When children don't have access to body- and mind-enriching programs during the summer, they often struggle with being prepared for the next school year. On average, reading skills of low-income children lapse in summer months and are frequently not regained. That said, there may be more at stake than just learning loss for kids in low-income families.

"When families don't have access to good opportunities and programs, their children begin to struggle in school and feel unsuccessful, leading them on a downward spiral of lost confidence," said Roseanne Swain, superintendent of recreation for the Boise Department of Parks and Recreation.

Treasure Valley YMCA Marketing and Communications Director Katherine Johnson said she sees more and more families every year in need of financial assistance—about one in four YMCA members and participants receive some kind of aid. For the Y's early childhood development programs—like day-care and pre-school—the numbers are even higher: it's one in three members that access financial assistance.

"The struggles facing parents today are far different than the previous generation," said Johnson. "Young adults are having children while dealing with the burdens of student loans, job competition and an increased cost of living." Johnson also reports seeing more and more one-parent or unmarried families, where children don't have the ability to enjoy programs like a robotics camp or art lessons.

At the Y's Horsethief Reservoir Camp, scores of kids from struggling families are scholarshipped into the overnight summer camp located in the forests near Cascade.

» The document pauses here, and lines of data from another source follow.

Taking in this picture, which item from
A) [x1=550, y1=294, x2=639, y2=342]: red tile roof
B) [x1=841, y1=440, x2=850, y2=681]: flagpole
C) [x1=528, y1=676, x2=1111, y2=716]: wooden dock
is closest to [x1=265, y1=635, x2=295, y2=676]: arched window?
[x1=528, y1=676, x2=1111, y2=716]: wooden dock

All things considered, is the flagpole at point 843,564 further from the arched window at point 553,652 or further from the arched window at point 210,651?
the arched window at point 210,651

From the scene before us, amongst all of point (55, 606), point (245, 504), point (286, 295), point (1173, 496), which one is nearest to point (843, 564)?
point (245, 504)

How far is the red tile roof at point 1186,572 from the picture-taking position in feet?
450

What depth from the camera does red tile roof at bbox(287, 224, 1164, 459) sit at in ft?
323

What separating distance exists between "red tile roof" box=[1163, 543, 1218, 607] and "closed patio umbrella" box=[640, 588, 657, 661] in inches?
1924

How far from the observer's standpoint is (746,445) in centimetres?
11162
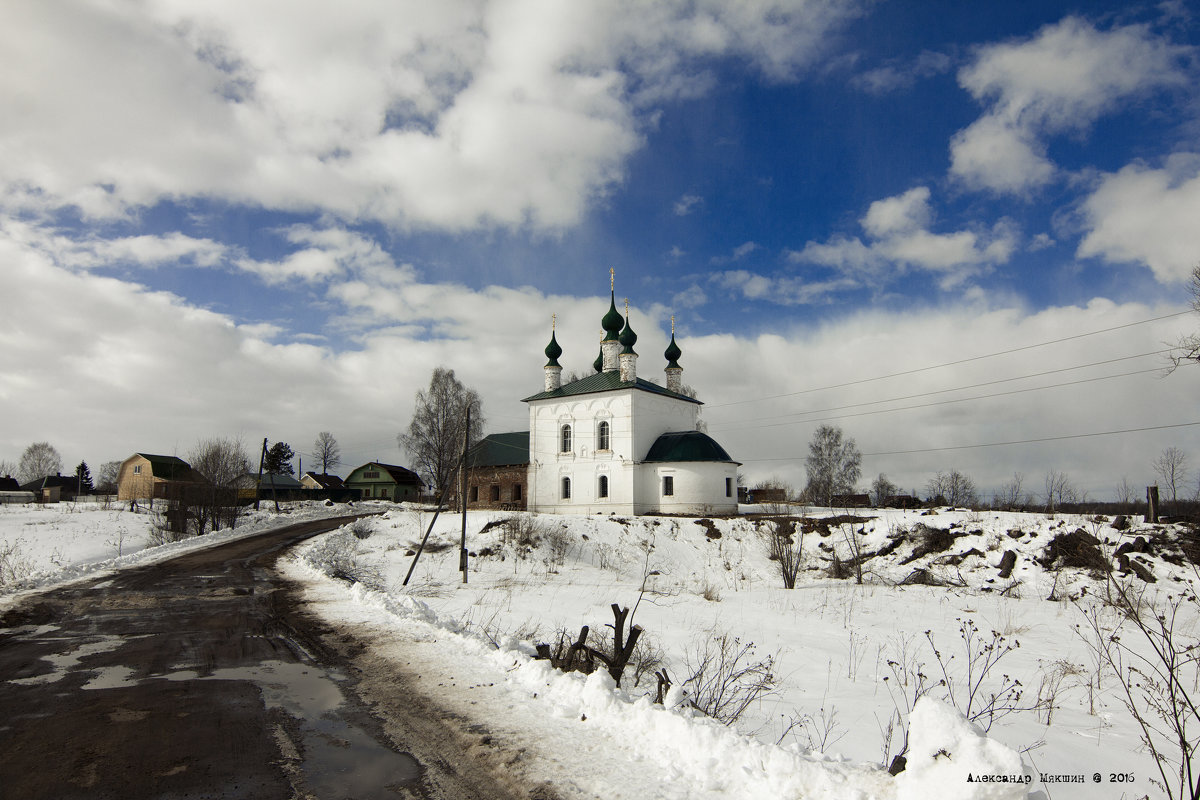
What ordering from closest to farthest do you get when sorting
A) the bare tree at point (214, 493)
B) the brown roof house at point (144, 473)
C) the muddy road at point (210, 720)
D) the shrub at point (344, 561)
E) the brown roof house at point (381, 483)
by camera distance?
the muddy road at point (210, 720), the shrub at point (344, 561), the bare tree at point (214, 493), the brown roof house at point (144, 473), the brown roof house at point (381, 483)

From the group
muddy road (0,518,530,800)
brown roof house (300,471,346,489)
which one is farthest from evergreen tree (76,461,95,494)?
muddy road (0,518,530,800)

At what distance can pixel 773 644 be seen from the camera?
9.59 m

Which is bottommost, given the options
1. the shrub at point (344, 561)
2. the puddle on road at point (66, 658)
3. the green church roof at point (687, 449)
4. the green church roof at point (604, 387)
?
the shrub at point (344, 561)

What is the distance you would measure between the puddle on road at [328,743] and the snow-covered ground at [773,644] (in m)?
0.82

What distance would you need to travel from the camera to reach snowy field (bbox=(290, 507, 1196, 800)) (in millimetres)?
4242

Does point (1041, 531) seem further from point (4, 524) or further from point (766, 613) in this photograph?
point (4, 524)

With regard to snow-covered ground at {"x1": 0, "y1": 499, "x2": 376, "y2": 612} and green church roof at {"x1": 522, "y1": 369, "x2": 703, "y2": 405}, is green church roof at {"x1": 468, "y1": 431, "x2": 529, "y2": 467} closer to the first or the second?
green church roof at {"x1": 522, "y1": 369, "x2": 703, "y2": 405}

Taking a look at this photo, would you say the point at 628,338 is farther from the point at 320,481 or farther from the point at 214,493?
the point at 320,481

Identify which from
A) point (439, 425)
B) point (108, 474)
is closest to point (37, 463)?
point (108, 474)

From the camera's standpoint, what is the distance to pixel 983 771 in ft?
11.1

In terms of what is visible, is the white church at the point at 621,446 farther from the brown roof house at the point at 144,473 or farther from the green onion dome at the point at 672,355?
the brown roof house at the point at 144,473

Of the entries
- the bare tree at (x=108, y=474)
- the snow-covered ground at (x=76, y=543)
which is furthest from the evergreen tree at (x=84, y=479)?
the snow-covered ground at (x=76, y=543)

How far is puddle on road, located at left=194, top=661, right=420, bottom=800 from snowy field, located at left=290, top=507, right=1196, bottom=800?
900mm

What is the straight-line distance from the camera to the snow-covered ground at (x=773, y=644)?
428cm
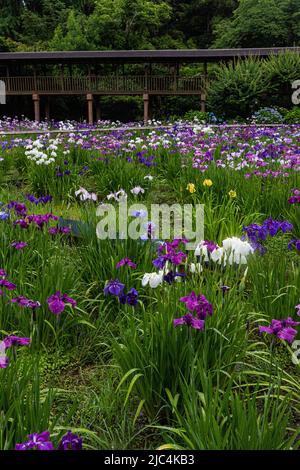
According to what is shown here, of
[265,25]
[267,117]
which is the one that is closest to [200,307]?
[267,117]

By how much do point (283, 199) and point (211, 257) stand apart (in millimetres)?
2103

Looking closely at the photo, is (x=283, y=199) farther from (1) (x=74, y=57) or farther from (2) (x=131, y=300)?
(1) (x=74, y=57)

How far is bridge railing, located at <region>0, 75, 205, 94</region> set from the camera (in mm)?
23094

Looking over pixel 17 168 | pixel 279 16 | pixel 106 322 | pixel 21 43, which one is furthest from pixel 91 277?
pixel 21 43

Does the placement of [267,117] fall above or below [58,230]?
above

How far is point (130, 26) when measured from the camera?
98.7 feet

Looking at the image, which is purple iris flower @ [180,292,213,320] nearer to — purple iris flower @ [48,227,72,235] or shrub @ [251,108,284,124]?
purple iris flower @ [48,227,72,235]

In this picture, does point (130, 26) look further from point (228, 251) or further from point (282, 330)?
point (282, 330)

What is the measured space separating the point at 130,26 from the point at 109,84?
811cm

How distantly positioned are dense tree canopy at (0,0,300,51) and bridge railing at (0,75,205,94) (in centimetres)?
536

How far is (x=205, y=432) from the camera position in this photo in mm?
1556

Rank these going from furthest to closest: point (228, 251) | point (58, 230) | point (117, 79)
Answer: point (117, 79) < point (58, 230) < point (228, 251)

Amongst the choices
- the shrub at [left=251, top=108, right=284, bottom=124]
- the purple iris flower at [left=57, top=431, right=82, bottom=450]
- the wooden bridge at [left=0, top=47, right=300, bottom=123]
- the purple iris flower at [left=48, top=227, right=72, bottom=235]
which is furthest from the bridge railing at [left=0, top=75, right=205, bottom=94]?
the purple iris flower at [left=57, top=431, right=82, bottom=450]

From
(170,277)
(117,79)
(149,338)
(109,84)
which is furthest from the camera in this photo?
(109,84)
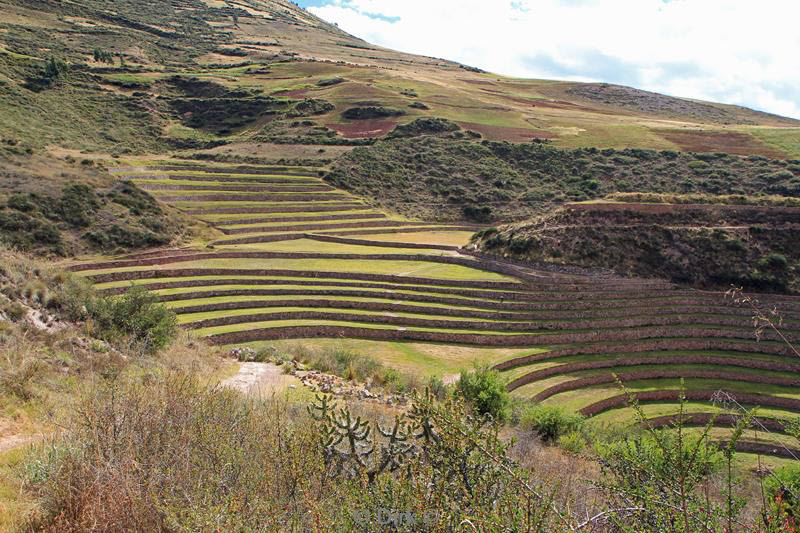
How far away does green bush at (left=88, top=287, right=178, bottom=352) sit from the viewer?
43.4ft

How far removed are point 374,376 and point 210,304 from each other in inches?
402

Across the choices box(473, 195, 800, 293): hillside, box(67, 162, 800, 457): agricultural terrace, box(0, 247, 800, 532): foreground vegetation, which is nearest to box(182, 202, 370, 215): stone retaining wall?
box(67, 162, 800, 457): agricultural terrace

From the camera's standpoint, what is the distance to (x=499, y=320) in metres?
22.6

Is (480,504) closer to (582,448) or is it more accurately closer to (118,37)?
(582,448)

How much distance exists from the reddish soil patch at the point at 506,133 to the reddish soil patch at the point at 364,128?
1002cm

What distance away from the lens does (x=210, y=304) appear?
22250 mm

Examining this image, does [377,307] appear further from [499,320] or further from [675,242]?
[675,242]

"And that's our goal: to have a child from a high-income neighborhood bunking with a child who is a refugee," said Johnson. "No one is turned away."

Back in Boise, the city's Parks and Recreation Department also offers scholarships for all of its programs, covering up to 100 percent of the cost. Those scholarships include programs at the Boise Zoo, Foothills Learning Center and the Boise Urban Garden Center, among others.

Swain emphasizes the importance of affordability for all members, not just low-income families.

At the El Ada Community Action Partnership, case managers do what they can they can to offer some kind of summer respite for cash-strapped families. For example, El Ada distributes thousands of free passes to the Boise Zoo each summer.

"The passes give families a break from their constant stress and allow them to enjoy a positive bonding activity together," said Kuster.

Scholarships, passes and free summer programs can change the course of a child's life. Swain shared the story of Winston, a boy she had met while working at a Boise Parks and Recreation community center. In 2008, Winston was 10 years old and growing up in poverty. With the family's limited income, "Winston was bright, but had few resources," said Swain.

However, Boise Parks and Recreation was able to provide Winston with a number of opportunities and mentored the young boy at a neighborhood community center. Ultimately, Winston became a member of the Mayor's Youth Council. After graduating high school earlier this year, Winston was accepted to Princeton University on a full-ride scholarship, beginning this fall.

"Stories like these remind me that summer programs aren't about kicking a ball around or making crafts," said Swain. "It's about helping every child to succeed and realize their full potential."

But the need is ongoing. Treasure Valley organizations say they're constantly working to meet the growing needs, with a singular goal: To give all children access to a memorable summer.

"This is what makes Boise such a beautiful community," said Swain. "We have our hearts open to the people, families and refugees who are struggling. We care about every child in the community."